> Exercise brief
Transcribe only the part of the material below that begins at the line containing "Tsunami 3000w macchina" and ends at the line containing "Straight Barreled 90% Tungsten", with both kept and images left out.

> Exercise materials
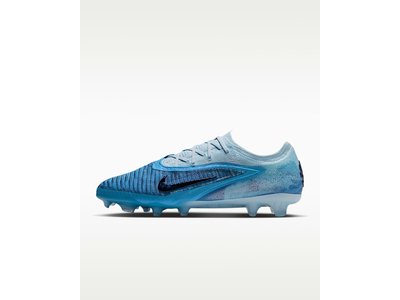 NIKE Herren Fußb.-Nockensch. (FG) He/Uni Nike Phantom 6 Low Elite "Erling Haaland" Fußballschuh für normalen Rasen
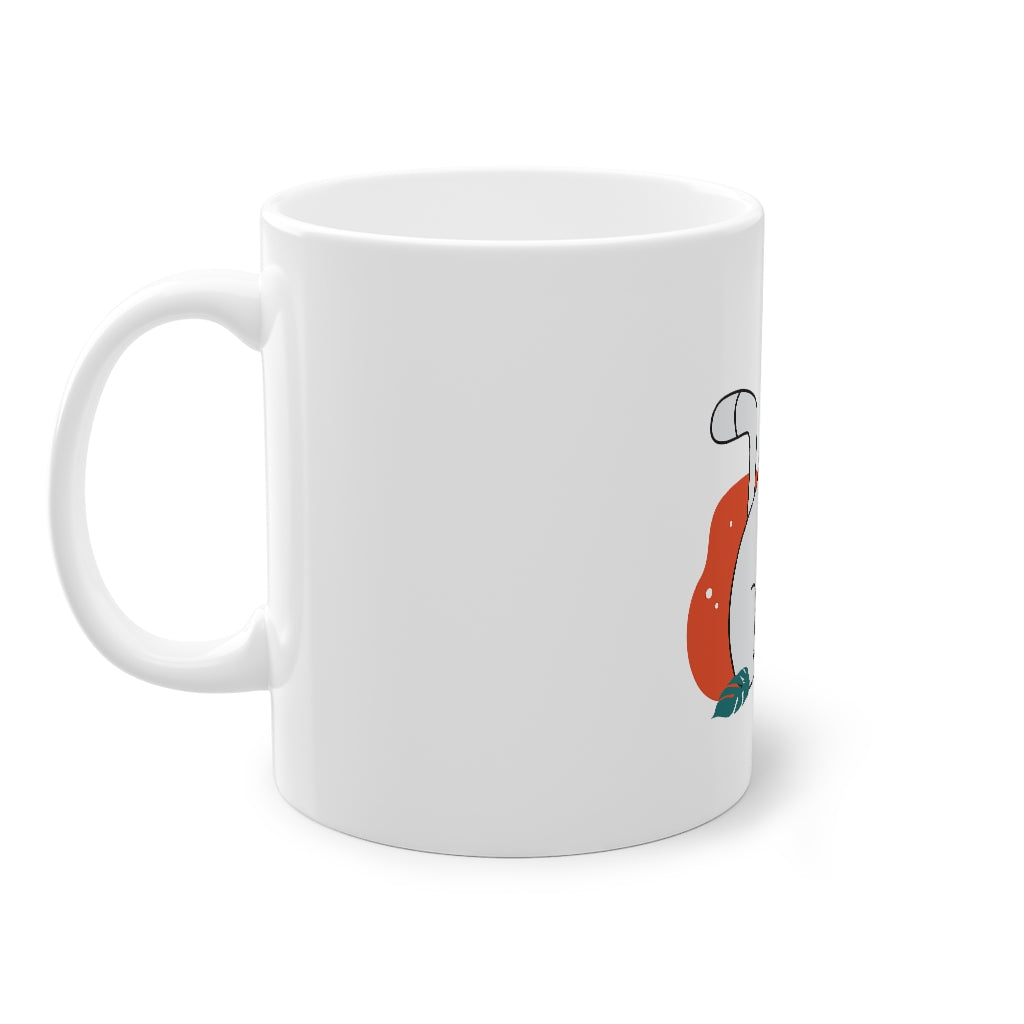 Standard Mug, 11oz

* * *

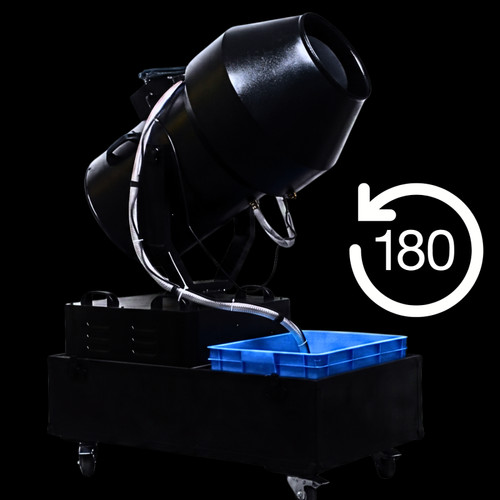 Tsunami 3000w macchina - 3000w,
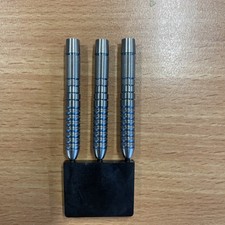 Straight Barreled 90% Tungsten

> Answer space
 Tsunami 3000w macchina - 3000w,
 Straight Barreled 90% Tungsten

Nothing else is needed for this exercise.